The workers of Ultium Cells in Lordstown have been on a rollercoaster ride during the six-week strike between the Big Three Automakers. On Friday afternoon, United Auto Workers union leaders met in Detroit to vote on whether to send the tentative agreement to its membership.

And if union workers approve the tentative agreement, former GM Lordstown workers will be the first to be offered the opportunity to return home to the Valley.

The workers have had dangled in front of them the possibility of the facility being added to the General Motors master agreement, which would mean not only the opportunity for more money but also job security, offering the ability for workers in the electric vehicle sector to transfer to vehicle, parts, motors or transmission facilities in the US and vice-versa.
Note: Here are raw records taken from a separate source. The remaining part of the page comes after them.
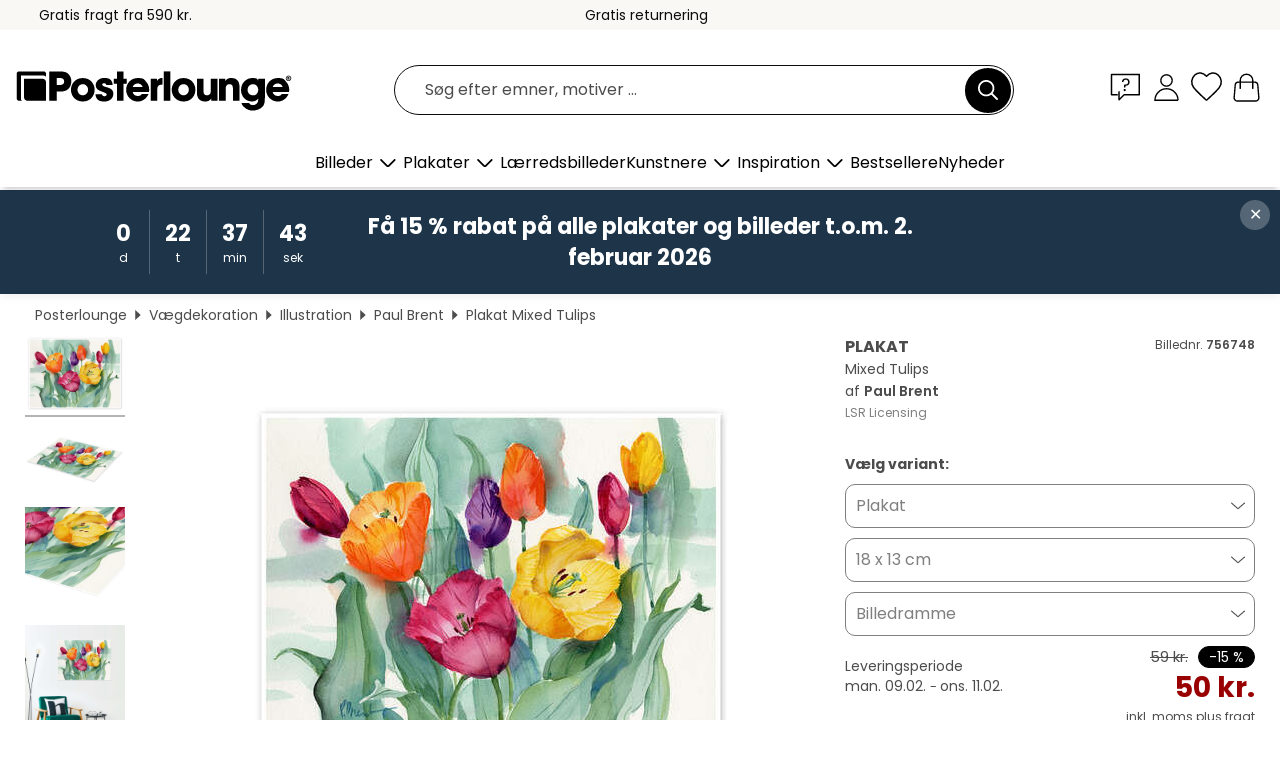

--- FILE ---
content_type: text/html; charset=utf-8
request_url: https://www.posterlounge.dk/controller/shop/product/ajax/productarticle.php?i_pid=756748&s_action=images&i_paid=25571&i_paaid=0
body_size: 246
content:
{"id":"productarticle","status":true,"errorCount":0,"errors":[],"results":{"images":[{"url":"https:\/\/media.posterlounge.com\/img\/products\/760000\/756748\/756748_poster_l.jpg","path":"img\/products\/760000\/756748\/756748_poster_l.jpg","title":"Mixed Tulips","width":500,"height":375,"sort":1,"thumb":{"url":"https:\/\/media.posterlounge.com\/img\/products\/760000\/756748\/756748_poster.jpg","path":"img\/products\/760000\/756748\/756748_poster.jpg","title":"Mixed Tulips","width":270,"height":203,"sort":0},"large":{"url":"https:\/\/media.posterlounge.com\/img\/products\/760000\/756748\/756748_poster_l.jpg","path":"img\/products\/760000\/756748\/756748_poster_l.jpg","title":"Mixed Tulips","width":500,"height":375,"sort":0},"zoom":{"url":"https:\/\/media.posterlounge.com\/img\/products\/760000\/756748\/756748_poster.jpg","path":"img\/products\/760000\/756748\/756748_poster.jpg","title":"Mixed Tulips","width":2000,"height":1500,"sort":0},"html":"<li class=\"pdv-productZoomThumbnailWrapper\">\n  <a href=\"https:\/\/media.posterlounge.com\/img\/products\/760000\/756748\/756748_poster.jpg\" class=\"pdv-productImage-link\" title=\"Mixed Tulips\" target=\"_blank\" data-width=\"2000\" data-height=\"1500\" data-image=\"https:\/\/media.posterlounge.com\/img\/products\/760000\/756748\/756748_poster_l.jpg\" data-zoom-id=\"pdv-productZoomImage\">\n    <img src=\"https:\/\/media.posterlounge.com\/img\/products\/760000\/756748\/756748_poster.jpg\" width=\"270\" height=\"203\" alt=\"Mixed Tulips\" title=\"Mixed Tulips\" class=\"pdv-productZoomImageThumbnail\" lazyload \/>\n  <\/a>\n<\/li>\n"},{"url":"https:\/\/media.posterlounge.com\/img\/products\/760000\/756748\/756748_poster_pds_l.jpg","path":"img\/products\/760000\/756748\/756748_poster_pds_l.jpg","title":"Mixed Tulips","width":500,"height":300,"sort":2,"thumb":{"url":"https:\/\/media.posterlounge.com\/img\/products\/760000\/756748\/756748_poster_pds.jpg","path":"img\/products\/760000\/756748\/756748_poster_pds.jpg","title":"Mixed Tulips","width":270,"height":162,"sort":0},"large":{"url":"https:\/\/media.posterlounge.com\/img\/products\/760000\/756748\/756748_poster_pds_l.jpg","path":"img\/products\/760000\/756748\/756748_poster_pds_l.jpg","title":"Mixed Tulips","width":500,"height":300,"sort":0},"zoom":{"url":"https:\/\/media.posterlounge.com\/img\/products\/760000\/756748\/756748_poster_pds.jpg","path":"img\/products\/760000\/756748\/756748_poster_pds.jpg","title":"Mixed Tulips","width":2000,"height":1200,"sort":0},"html":"<li class=\"pdv-productZoomThumbnailWrapper\">\n  <a href=\"https:\/\/media.posterlounge.com\/img\/products\/760000\/756748\/756748_poster_pds.jpg\" class=\"pdv-productImage-link\" title=\"Mixed Tulips\" target=\"_blank\" data-width=\"2000\" data-height=\"1200\" data-image=\"https:\/\/media.posterlounge.com\/img\/products\/760000\/756748\/756748_poster_pds_l.jpg\" data-zoom-id=\"pdv-productZoomImage\">\n    <img src=\"https:\/\/media.posterlounge.com\/img\/products\/760000\/756748\/756748_poster_pds.jpg\" width=\"270\" height=\"162\" alt=\"Mixed Tulips\" title=\"Mixed Tulips\" class=\"pdv-productZoomImageThumbnail\" lazyload \/>\n  <\/a>\n<\/li>\n"},{"url":"https:\/\/media.posterlounge.com\/img\/products\/760000\/756748\/756748_poster_empCorner_l.jpg","path":"img\/products\/760000\/756748\/756748_poster_empCorner_l.jpg","title":"Mixed Tulips","width":500,"height":500,"sort":4,"thumb":{"url":"https:\/\/media.posterlounge.com\/img\/products\/760000\/756748\/756748_poster_empCorner.jpg","path":"img\/products\/760000\/756748\/756748_poster_empCorner.jpg","title":"Mixed Tulips","width":270,"height":270,"sort":0},"large":{"url":"https:\/\/media.posterlounge.com\/img\/products\/760000\/756748\/756748_poster_empCorner_l.jpg","path":"img\/products\/760000\/756748\/756748_poster_empCorner_l.jpg","title":"Mixed Tulips","width":500,"height":500,"sort":0},"zoom":{"url":"https:\/\/media.posterlounge.com\/img\/products\/760000\/756748\/756748_poster_empCorner.jpg","path":"img\/products\/760000\/756748\/756748_poster_empCorner.jpg","title":"Mixed Tulips","width":1000,"height":1000,"sort":0},"html":"<li class=\"pdv-productZoomThumbnailWrapper\">\n  <a href=\"https:\/\/media.posterlounge.com\/img\/products\/760000\/756748\/756748_poster_empCorner.jpg\" class=\"pdv-productImage-link\" title=\"Mixed Tulips\" target=\"_blank\" data-width=\"1000\" data-height=\"1000\" data-image=\"https:\/\/media.posterlounge.com\/img\/products\/760000\/756748\/756748_poster_empCorner_l.jpg\" data-zoom-id=\"pdv-productZoomImage\">\n    <img src=\"https:\/\/media.posterlounge.com\/img\/products\/760000\/756748\/756748_poster_empCorner.jpg\" width=\"270\" height=\"270\" alt=\"Mixed Tulips\" title=\"Mixed Tulips\" class=\"pdv-productZoomImageThumbnail\" lazyload \/>\n  <\/a>\n<\/li>\n"},{"url":"https:\/\/media.posterlounge.com\/img\/products\/760000\/756748\/756748_poster_room_illustrations_l.jpg","path":"img\/products\/760000\/756748\/756748_poster_room_illustrations_l.jpg","title":"Mixed Tulips","width":500,"height":500,"sort":5,"thumb":{"url":"https:\/\/media.posterlounge.com\/img\/products\/760000\/756748\/756748_poster_room_illustrations.jpg","path":"img\/products\/760000\/756748\/756748_poster_room_illustrations.jpg","title":"Mixed Tulips","width":270,"height":270,"sort":0},"large":{"url":"https:\/\/media.posterlounge.com\/img\/products\/760000\/756748\/756748_poster_room_illustrations_l.jpg","path":"img\/products\/760000\/756748\/756748_poster_room_illustrations_l.jpg","title":"Mixed Tulips","width":500,"height":500,"sort":0},"zoom":{"url":"https:\/\/media.posterlounge.com\/img\/products\/760000\/756748\/756748_poster_room_illustrations.jpg","path":"img\/products\/760000\/756748\/756748_poster_room_illustrations.jpg","title":"Mixed Tulips","width":2000,"height":2000,"sort":0},"html":"<li class=\"pdv-productZoomThumbnailWrapper\">\n  <a href=\"https:\/\/media.posterlounge.com\/img\/products\/760000\/756748\/756748_poster_room_illustrations.jpg\" class=\"pdv-productImage-link\" title=\"Mixed Tulips\" target=\"_blank\" data-width=\"2000\" data-height=\"2000\" data-image=\"https:\/\/media.posterlounge.com\/img\/products\/760000\/756748\/756748_poster_room_illustrations_l.jpg\" data-zoom-id=\"pdv-productZoomImage\">\n    <img src=\"https:\/\/media.posterlounge.com\/img\/products\/760000\/756748\/756748_poster_room_illustrations.jpg\" width=\"270\" height=\"270\" alt=\"Mixed Tulips\" title=\"Mixed Tulips\" class=\"pdv-productZoomImageThumbnail\" lazyload \/>\n  <\/a>\n<\/li>\n"}]}}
This would mean that some of the displaced former GM Lordstown workers would also be given first chance at an opportunity to return home if they choose.

On October 6, GM CEO Mary Barro offered to bring Ultium Cells under the scope of the master agreement, which UAW leader Shawn Fain touted at the time as a major step in the future for autoworkers moving forward.

However, weeks later Fain told reporters on the picket lines in Michigan that talks for EV battery plants to be added to the master agreement was “ ...dead in the water. ... I don't want to talk about batteries right now.”

On October 30, the UAW leadership and GM reached a tentative contract, which ultimately included rolling the Ultium Cells workers in Lordstown and future workers in the EV battery plants, including the Springhill, Tenn. Ultium facility, which is scheduled to open in early 2024.

According to sources familiar with the information, any former Lordstown employee who worked at the plant on November 26, 2018 will be given a one-time, first-chance opportunity to transfer to the Ultium Cells EV battery plant, keeping their pay and seniority.

Ultium Cells currently has more than 1,750 employees and is looking to add another 250 by the end of the year, both of which are above the number of workers at the plant when it closed in 2019. At one time, more than 12,000 worked at GM Lordstown.

The contract to be voted on includes a 25 percent increase in base wages through April 2028 and will cumulatively raise the top wage by 33 percent compounded with a cost-of-living agreement (COLA) to more than $42 an hour, according to the UAW. Starting wages will increase by 70 percent compounded with a COLA to more than $30 per hour.

The agreement removed several wage tiers and brought another company, GM Subsystems, under the master agreement.